A special judge sentenced Richard Allen during a hearing that began at 9 a.m. Allen, 52, was convicted on Nov. 11 in the killings of Abigail Williams, 13, and Liberty German, 14, known as Abby and Libby. A jury found him guilty of two counts of murder and two counts of murder while committing or attempting to commit kidnapping.
Allen was sentenced on two of the four murder counts by Allen County Superior Court Judge Fran Gull, who imposed the maximum of 65 years for each count, to be served consecutively. The sentencing hearing, which included victim impact statements from six relatives of the teens, lasted less than two hours and after it concluded one of Allen’s defense attorneys said they plan to appeal and seek a new trial.
“Thoughts and prayers to the families of the victims. What they went through was unimaginable,” defense attorney Jennifer Auger said. She added that the defense plans to give a more detailed statement later, “but today is not the day for that.”
Allen had faced between 45 years and 130 years in prison in the killings of the Delphi teens.
Allen also lived in Delphi and when he was arrested in October 2022, more than five years after the killings, he was employed as a pharmacy technician at a pharmacy only blocks from the county courthouse where he later stood trial. His weekslong trial came after repeated delays, a leak of evidence, the withdrawal of his public defenders and their reinstatement by the Indiana Supreme Court.
The case, which included tantalizing evidence, has long drawn outsized attention from true-crime enthusiasts.

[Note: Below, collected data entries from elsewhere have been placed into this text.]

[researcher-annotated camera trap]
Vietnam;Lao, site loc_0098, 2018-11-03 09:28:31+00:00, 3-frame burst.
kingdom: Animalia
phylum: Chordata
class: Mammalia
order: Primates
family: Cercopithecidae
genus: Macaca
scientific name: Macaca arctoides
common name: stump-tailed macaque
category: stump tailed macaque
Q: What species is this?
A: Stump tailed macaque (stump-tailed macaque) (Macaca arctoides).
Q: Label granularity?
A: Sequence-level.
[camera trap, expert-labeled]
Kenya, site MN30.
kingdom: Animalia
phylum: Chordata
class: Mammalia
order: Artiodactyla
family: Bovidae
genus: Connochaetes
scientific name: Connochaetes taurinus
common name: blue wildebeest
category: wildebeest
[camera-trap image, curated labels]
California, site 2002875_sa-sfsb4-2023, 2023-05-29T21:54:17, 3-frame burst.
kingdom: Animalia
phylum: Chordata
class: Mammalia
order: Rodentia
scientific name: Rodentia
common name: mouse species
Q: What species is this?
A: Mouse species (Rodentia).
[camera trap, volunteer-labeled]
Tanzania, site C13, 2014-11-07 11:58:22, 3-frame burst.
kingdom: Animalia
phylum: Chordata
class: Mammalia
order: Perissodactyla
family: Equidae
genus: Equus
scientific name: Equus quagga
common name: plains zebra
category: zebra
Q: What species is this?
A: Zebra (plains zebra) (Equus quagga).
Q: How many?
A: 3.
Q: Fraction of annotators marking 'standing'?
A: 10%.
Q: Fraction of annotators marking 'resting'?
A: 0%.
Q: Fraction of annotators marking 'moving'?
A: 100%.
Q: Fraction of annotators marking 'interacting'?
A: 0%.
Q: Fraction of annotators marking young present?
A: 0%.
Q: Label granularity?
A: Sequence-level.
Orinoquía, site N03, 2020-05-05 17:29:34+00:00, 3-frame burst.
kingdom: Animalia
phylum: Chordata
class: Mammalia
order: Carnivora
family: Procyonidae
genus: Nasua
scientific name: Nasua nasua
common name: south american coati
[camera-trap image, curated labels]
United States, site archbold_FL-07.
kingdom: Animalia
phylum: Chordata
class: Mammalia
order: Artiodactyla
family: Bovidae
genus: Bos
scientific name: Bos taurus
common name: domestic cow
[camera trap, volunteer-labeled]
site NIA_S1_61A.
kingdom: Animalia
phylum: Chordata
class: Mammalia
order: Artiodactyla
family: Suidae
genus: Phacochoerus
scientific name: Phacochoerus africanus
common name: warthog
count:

The teens were found dead in February 2017, their throats cut, one day after they vanished while hiking during a day off school.
Gull, the special judge who oversaw Allen’s trial, came from northeastern Indiana’s Allen County, as did the jury.
The seven women and five men were sequestered throughout the trial, which began Oct. 18 in the Carroll County seat of Delphi, the girls’ hometown of about 3,000 residents some 60 miles northwest of Indianapolis.
Allen’s trial came after repeated delays, a leak of evidence, the withdrawal of his public defenders, and their reinstatement by the Indiana Supreme Court.